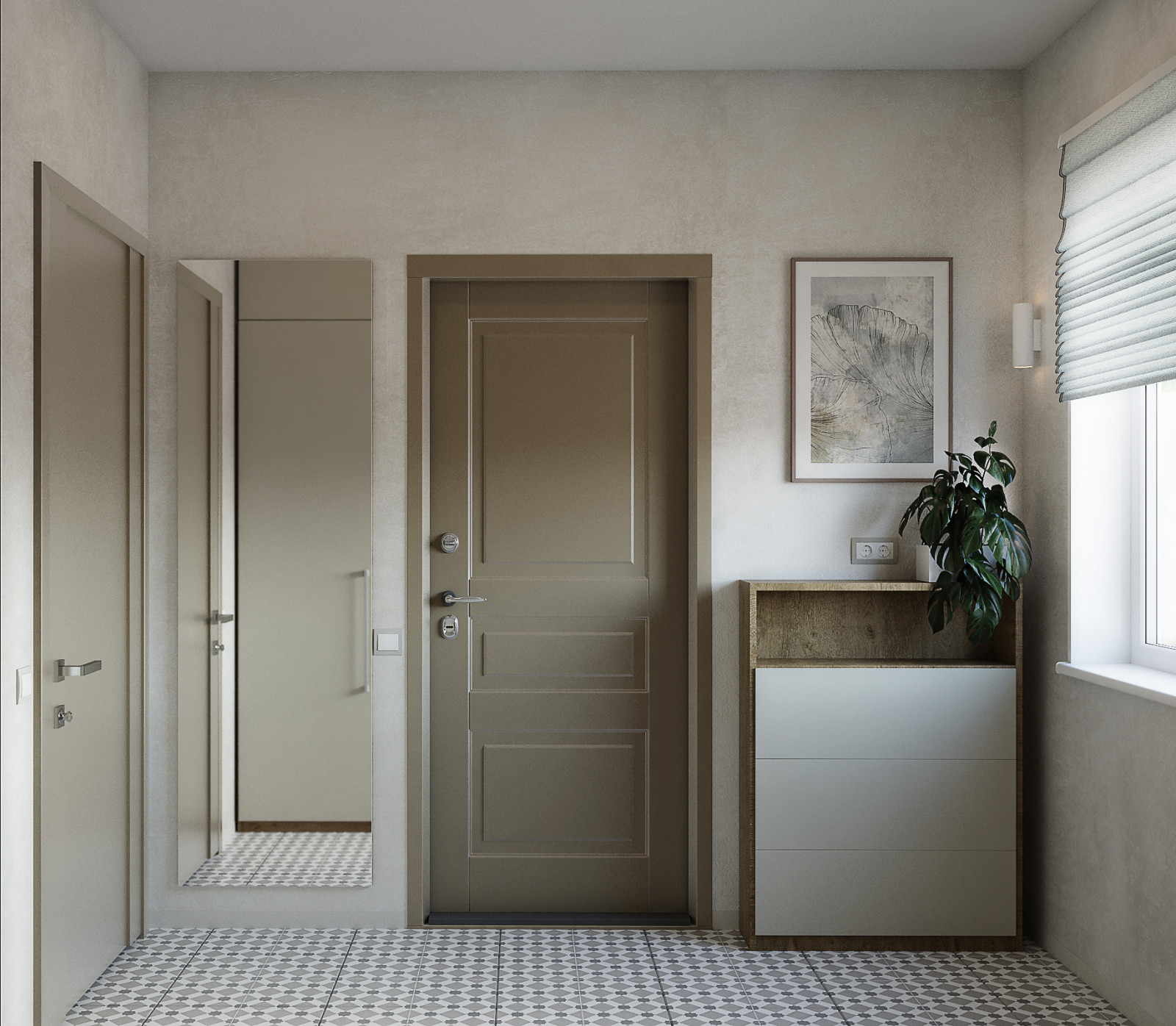 Дизайн 1 этажного дома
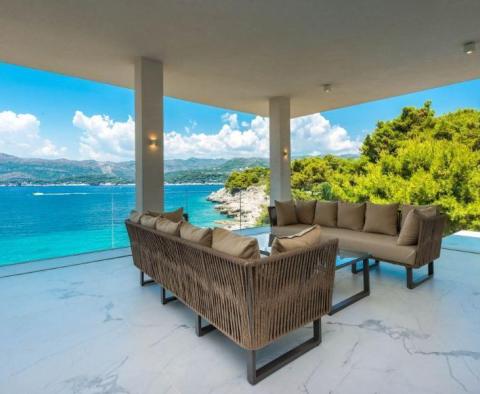 Nouvelle villa moderne en bord de mer près de Dubrovnik sur l'une des îles Elafiti - pic 7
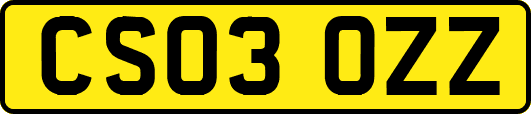 CS03OZZ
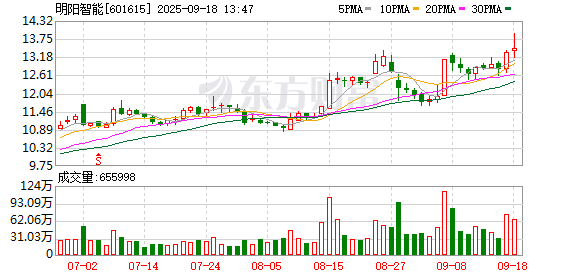 配资658 明阳智能：2025年第二次临时股东大会决议公告
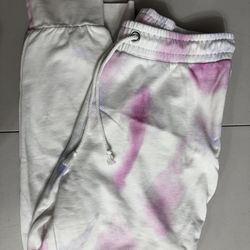 Paige women’s tie dye sweatpants size large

——————

Present the listing above as a Markdown table with the columns "No." and "Text", numbering each line and skipping any blank lines. Omit the pictures.

| No. | Text |
|---|---|
| 1 |  Дизайн 1 этажного дома |
| 2 |  Nouvelle villa moderne en bord de mer près de Dubrovnik sur l'une des îles Elafiti - pic 7 |
| 3 |  CS03OZZ |
| 4 |  配资658 明阳智能：2025年第二次临时股东大会决议公告 |
| 5 |  Paige women’s tie dye sweatpants size large |